#### [SET TASK]
Return, character for character, the lines from the one bearing "How far away is" through the end of the material. Omit everything before that line.

[A run of records]
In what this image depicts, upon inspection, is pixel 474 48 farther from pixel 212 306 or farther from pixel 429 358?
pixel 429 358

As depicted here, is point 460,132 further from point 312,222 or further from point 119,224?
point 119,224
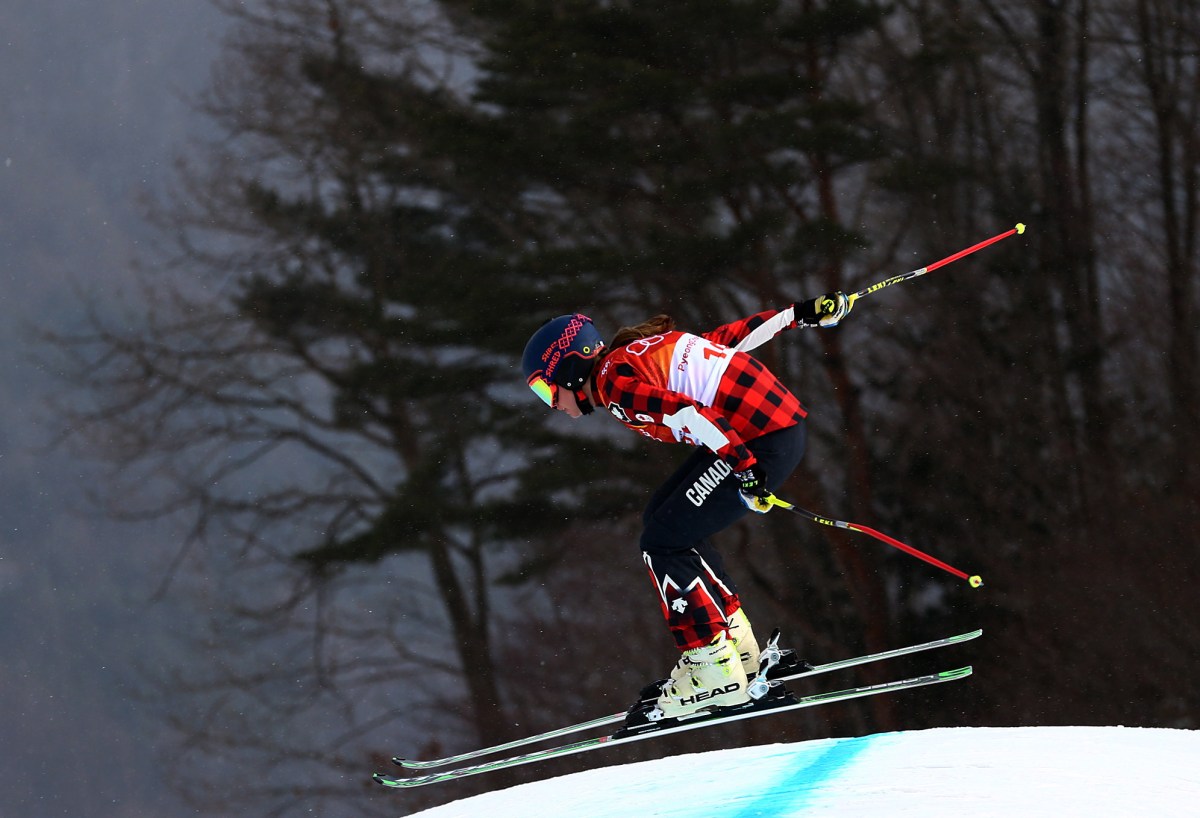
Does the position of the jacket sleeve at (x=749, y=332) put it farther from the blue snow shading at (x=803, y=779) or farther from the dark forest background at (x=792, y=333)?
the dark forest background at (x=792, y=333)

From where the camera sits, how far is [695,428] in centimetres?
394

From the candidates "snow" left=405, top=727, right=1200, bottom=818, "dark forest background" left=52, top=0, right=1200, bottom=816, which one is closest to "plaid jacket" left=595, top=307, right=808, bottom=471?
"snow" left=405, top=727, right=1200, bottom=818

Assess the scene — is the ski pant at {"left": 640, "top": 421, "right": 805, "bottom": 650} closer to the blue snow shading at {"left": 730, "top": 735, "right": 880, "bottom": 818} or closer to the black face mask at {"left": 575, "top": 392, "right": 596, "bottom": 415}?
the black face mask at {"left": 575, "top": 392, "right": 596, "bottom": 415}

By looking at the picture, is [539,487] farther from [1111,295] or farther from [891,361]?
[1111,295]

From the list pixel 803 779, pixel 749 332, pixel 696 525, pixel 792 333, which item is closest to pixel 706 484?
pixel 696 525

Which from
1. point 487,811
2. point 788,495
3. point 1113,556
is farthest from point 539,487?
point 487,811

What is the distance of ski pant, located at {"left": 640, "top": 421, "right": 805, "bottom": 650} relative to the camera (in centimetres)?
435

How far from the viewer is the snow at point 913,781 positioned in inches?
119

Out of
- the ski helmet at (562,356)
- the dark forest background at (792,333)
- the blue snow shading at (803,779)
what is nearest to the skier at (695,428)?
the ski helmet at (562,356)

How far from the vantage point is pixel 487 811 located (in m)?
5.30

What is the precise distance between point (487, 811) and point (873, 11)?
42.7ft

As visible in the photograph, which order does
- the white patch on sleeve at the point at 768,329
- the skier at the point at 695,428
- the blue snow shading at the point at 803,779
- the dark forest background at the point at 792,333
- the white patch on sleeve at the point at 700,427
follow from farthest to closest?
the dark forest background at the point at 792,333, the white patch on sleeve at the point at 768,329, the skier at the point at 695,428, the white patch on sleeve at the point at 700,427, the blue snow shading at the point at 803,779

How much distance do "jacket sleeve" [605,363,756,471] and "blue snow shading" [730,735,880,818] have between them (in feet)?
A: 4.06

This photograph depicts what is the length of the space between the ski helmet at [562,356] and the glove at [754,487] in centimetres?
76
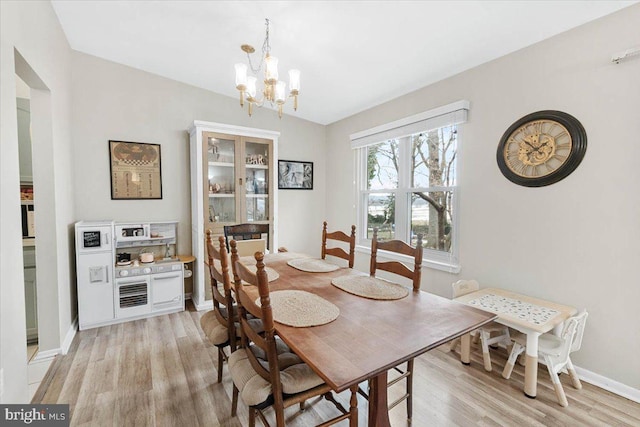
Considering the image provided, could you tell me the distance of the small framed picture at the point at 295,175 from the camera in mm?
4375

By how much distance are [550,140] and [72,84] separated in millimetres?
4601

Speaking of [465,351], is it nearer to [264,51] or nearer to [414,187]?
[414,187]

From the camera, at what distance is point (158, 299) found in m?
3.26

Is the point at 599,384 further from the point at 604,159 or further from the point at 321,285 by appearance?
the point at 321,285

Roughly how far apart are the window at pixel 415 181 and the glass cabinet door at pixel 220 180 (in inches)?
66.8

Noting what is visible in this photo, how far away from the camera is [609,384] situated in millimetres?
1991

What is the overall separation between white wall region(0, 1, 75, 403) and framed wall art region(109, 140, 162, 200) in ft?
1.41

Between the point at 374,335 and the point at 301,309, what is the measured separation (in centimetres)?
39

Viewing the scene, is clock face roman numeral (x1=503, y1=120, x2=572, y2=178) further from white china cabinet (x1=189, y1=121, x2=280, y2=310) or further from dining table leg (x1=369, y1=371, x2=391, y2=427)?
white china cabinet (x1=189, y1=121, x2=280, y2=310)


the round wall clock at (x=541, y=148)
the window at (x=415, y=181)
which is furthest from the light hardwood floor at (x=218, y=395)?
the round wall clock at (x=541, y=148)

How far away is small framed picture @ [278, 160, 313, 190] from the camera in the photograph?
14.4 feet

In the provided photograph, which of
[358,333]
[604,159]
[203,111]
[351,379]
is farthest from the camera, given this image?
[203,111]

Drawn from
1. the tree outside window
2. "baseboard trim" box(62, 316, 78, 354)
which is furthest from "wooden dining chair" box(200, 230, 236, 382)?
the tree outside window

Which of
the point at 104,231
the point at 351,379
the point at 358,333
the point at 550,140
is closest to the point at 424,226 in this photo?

#### [RESULT OF THIS EXERCISE]
How far away is small framed picture @ [278, 160, 313, 190] from the camera in the photograph?
14.4 feet

In the provided photograph, which of
[358,333]
[604,159]
[203,111]
[351,379]
is farthest from the camera, given this image?
[203,111]

Drawn from
1. the tree outside window
2. "baseboard trim" box(62, 316, 78, 354)
which is furthest from "wooden dining chair" box(200, 230, 236, 382)?
the tree outside window

Which of
the point at 104,231
the point at 351,379
the point at 358,333
the point at 550,140
is closest to the point at 424,226 in this photo?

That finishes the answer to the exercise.